Most Members recognise that--whether people are in favour of or against the Bill--it is unlikely to reach the statute book before the next election. We must therefore ask why the Bill has been introduced at this time. Its introduction is gesture politics, and I am sorry to say that because I strongly support the third option. It is almost an abuse of the House to introduce the Bill knowing that it cannot become law before the general election. It has been introduced not for animal welfare reasons but for reasons of low politics.

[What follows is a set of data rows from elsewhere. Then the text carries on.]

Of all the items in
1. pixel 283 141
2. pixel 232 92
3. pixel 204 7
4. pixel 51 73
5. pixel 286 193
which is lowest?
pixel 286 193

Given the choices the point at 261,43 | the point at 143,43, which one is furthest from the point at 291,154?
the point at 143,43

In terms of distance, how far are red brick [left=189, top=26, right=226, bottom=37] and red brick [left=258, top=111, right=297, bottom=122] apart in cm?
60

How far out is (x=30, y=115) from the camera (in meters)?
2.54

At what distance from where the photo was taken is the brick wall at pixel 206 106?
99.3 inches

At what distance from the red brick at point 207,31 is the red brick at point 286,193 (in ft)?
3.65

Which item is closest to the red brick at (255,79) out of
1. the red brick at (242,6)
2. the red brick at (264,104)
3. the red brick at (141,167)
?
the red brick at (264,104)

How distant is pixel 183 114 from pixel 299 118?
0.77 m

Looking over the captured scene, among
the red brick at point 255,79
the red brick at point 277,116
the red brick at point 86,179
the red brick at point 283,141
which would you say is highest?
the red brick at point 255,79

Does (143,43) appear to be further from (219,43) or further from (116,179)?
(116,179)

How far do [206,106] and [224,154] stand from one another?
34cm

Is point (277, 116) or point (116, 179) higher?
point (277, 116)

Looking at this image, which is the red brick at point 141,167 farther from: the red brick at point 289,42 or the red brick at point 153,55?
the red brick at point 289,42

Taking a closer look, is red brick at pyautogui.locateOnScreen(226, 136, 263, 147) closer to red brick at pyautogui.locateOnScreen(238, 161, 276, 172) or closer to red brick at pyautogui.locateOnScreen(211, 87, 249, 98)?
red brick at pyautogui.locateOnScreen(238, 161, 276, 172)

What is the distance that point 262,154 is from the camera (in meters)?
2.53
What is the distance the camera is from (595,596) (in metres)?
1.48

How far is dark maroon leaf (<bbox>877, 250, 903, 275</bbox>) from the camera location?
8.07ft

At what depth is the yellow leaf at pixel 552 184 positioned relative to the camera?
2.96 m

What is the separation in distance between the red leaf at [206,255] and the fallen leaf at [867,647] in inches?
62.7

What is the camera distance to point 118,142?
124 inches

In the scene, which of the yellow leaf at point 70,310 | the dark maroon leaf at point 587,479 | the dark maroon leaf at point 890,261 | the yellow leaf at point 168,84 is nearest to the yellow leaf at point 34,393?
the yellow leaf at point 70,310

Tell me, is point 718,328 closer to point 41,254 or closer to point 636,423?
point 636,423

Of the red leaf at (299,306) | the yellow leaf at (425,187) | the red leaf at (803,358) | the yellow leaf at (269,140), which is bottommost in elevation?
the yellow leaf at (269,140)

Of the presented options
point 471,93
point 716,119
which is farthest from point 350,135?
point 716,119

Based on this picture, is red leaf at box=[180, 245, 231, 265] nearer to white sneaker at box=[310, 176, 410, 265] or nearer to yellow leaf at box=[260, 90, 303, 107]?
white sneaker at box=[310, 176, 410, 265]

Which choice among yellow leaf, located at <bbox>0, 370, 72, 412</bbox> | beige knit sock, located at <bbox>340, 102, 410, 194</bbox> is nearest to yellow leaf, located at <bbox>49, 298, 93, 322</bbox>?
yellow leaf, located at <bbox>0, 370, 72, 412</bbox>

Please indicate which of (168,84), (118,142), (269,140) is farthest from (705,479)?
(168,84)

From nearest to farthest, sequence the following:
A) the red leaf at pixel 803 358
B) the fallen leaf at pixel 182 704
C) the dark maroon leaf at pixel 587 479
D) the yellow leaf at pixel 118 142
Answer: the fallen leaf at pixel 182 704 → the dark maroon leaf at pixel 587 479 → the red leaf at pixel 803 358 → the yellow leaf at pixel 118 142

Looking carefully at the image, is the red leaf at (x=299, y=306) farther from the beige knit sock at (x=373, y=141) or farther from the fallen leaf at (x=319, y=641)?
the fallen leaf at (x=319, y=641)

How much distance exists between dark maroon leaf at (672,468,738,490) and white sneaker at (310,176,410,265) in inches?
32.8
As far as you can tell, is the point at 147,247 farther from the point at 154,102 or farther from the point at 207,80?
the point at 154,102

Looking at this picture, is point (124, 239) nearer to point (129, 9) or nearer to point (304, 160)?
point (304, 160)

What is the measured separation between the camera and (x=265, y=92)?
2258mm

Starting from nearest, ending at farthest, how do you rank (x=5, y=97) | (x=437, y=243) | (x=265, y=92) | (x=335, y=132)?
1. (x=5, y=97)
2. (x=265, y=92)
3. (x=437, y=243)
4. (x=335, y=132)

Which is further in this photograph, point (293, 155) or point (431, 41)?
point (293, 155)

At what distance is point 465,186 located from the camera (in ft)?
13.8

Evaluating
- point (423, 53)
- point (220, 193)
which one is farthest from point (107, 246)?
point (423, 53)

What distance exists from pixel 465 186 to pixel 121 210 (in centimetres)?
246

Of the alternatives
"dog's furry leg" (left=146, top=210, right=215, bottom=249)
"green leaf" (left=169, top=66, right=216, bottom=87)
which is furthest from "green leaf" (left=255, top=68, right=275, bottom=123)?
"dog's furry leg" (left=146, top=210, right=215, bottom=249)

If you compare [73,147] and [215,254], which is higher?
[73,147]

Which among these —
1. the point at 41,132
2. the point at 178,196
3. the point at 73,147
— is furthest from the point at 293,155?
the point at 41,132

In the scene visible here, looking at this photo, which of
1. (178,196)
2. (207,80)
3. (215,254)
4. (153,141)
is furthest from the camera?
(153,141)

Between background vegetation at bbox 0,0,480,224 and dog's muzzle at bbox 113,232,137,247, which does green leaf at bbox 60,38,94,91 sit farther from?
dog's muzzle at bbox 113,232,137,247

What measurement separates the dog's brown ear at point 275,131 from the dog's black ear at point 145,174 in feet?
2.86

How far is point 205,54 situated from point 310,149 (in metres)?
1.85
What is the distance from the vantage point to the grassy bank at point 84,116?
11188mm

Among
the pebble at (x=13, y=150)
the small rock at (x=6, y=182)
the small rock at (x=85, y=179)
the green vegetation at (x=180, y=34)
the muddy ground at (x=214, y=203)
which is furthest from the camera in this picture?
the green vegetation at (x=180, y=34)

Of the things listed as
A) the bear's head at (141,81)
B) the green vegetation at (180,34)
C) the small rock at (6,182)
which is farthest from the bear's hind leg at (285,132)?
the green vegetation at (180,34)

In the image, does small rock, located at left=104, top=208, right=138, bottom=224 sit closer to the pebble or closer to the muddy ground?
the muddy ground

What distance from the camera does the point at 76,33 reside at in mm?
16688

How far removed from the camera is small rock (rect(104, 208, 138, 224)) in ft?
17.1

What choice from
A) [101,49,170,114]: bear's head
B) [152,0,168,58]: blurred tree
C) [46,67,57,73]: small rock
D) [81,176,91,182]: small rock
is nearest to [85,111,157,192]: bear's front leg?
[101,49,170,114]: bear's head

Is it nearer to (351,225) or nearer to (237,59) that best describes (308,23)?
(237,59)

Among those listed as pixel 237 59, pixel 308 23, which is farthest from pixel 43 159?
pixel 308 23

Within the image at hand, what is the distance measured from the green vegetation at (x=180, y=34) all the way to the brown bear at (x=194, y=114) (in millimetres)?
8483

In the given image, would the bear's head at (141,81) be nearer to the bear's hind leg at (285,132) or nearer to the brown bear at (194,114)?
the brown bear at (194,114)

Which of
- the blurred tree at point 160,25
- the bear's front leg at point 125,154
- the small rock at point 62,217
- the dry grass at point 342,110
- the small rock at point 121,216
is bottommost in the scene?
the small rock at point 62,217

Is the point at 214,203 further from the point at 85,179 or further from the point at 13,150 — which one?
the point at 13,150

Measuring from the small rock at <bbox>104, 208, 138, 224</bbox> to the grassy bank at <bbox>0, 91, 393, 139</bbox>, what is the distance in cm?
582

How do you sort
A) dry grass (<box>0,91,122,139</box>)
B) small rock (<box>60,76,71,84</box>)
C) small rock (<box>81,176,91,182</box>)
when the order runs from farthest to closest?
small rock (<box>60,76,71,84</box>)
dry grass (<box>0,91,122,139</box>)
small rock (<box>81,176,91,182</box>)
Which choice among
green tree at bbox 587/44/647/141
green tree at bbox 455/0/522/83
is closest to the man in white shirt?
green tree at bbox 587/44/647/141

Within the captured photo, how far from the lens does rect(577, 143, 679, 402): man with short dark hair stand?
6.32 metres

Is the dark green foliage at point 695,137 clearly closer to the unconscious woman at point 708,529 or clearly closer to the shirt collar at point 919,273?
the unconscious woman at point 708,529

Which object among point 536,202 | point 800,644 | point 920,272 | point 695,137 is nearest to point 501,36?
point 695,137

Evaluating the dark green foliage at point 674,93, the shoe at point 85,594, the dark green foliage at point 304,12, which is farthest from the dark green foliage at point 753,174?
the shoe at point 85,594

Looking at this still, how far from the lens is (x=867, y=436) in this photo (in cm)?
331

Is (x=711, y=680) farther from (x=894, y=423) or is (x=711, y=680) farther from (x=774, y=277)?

However, it is up to each Member to assess the Bill and to reach his or her own conclusions. Like other Members, I have tried to do that honestly and I have applied a personal sequential test to determine my conclusions. I start from the premise from which many other people start. It is wrong to ban things unless there is a very good reason to do so. We simply cannot go round banning everything that we may not happen to like.

17 Jan 2001 : Column 385

The test is whether the damage or harm caused by not banning something is greater than the loss of freedom that will result from a ban. I am convinced that that test is met in this case. Anyone who has seen the evidence of what happens to foxes and hares--hon. Members have been right to make the point about hares--cannot be in any doubt about the barbarity of the hunt and its consequences for the animals involved. It is indefensible to say that hunting should be allowed to continue. In some ways, it is even more indefensible to suggest that it should be licensed.